Here is a brief review of both analysis types and a description of their correlation to Forex trading:
Fundamental Forex Analysis
In case you find it difficult enough to evaluate one company, try and assess a whole country instead. Fundamental analysis in the forex market is often fairly complicated and is usually applied for the purpose of forecasting long-term trends. However, it should be noted that some traders perform short-term trades relying on the latest news’ broadcasts.
There are a lot of different fundamental indicators of currency value issued at different time periods. Here are a few of them to begin with:
- Non-farm Payrolls
- Consumer Price Index (CPI)
- Retail Sales
- Durable Goods
You have to be clear that these reports are not the only fundamental factors you have to keep track of.
Apart from mentioned above, there are also various events as a result of which you can derive some commentaries and information that might influence the market the same way as some official report.
Even changes in the wordings of the same statements such as comments of the Federal Reserve Board Chairman with regard to interest rates can seriously affect the market volatility. Set reminders for the dates of the two important meetings – the Federal Open Market Investment Committee and the Humphrey Hawkins Hearings.
Review of reports and commentaries can help the fundamental forex analysts get a better understanding of any trends, including long-term ones.
Short-term traders are able to profit from unforeseen events affecting the market. If you decide to follow the fundamental strategy you should always have an economic calendar at hand so that you know when these reports are released. Your broker may also provide you with relevant information of this kind.
Forex Technical Analysis
Just like their colleagues in the stock markets, technical analysts of the FX market analyze price dynamics. The only principal difference between the forex and stock markets’ technical analyses is the time frame (FX market works 24 hours a day).
Because of this, some forms of technical analysis related to time frames have to be modified so that they can be applied in the 24-hour mode.
Some of the most common forms of technical analysis used in Forex are:
- Elliott Waves
- Fibonacci studies
- Parabolic SAR
- Pivot points
Many technical analysts tend to combine technical tools to provide more accurate forecasts; the most common method used is a combination of the Fibonacci studies with the Elliott Waves.
Other forex experts prefer creating trading systems in such a way that they repeatedly locate the best buying and selling conditions.

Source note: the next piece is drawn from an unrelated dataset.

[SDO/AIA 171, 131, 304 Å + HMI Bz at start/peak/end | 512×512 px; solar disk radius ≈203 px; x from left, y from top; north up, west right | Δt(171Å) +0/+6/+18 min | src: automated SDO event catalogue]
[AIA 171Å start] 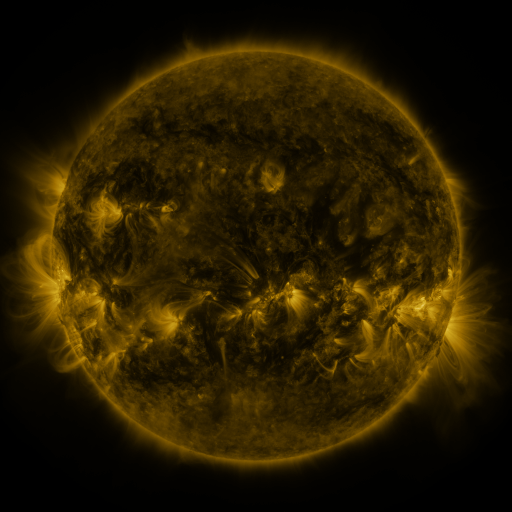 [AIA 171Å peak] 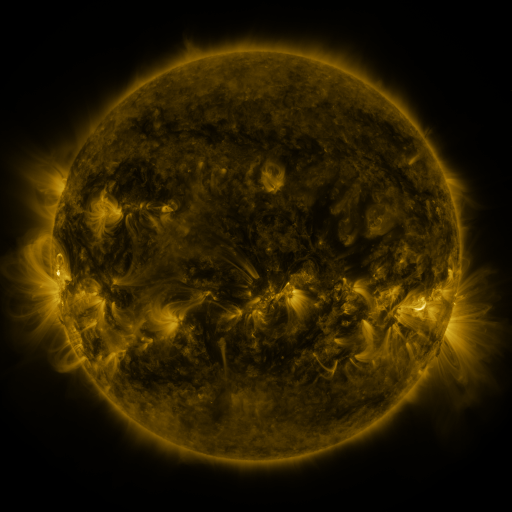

Choosing Your Forex Strategy
Most successful traders develop one strategy and hone it to perfection over a specific period of time. Some people focus on one particular study or tool, whereas others use a broad spectrum analysis as their key trading approach. Most experts suggest that traders apply a combination of fundamental and technical analysis as this enables to make long-term forecasts and to determine entry and exit points. Of course, eventually each trader decides for himself which methods are optimal for his personal needs.
When you are ready to start trading Forex, begin with a demo account to do some trial trading first; you should practice this until you learn to make stable profit. There are traders who ignore this recommendation and jump over right into the real money FX market. This usually means a sad end, as they tend to quickly lose large sums of money due to the lack of experience. It is extremely important to take your time and to learn trading patterns before you start trading for real.
You also have to learn to trade unemotionally. You won’t be able to keep track of all stop-loss points if you don’t have an ability to execute them on time. You should always set your stop-loss and take-profit points to be executed automatically and don’t change them unless you need to. Make your decision and stick to it. Otherwise you will drive yourself and your brokers crazy.
You should also realize the necessity of following the trends. In case you are going against a trend you are risking your money because the Forex market trends are stronger than any other. Trading in line with the trends gives you higher chances of success.
The Forex market is the largest market in the world, the interest to it grows day-to-day. But don’t plunge headlong into forex: before you begin trading, make sure the chosen broker meets all your criteria, and take time to elaborate a strategy that will suit you best.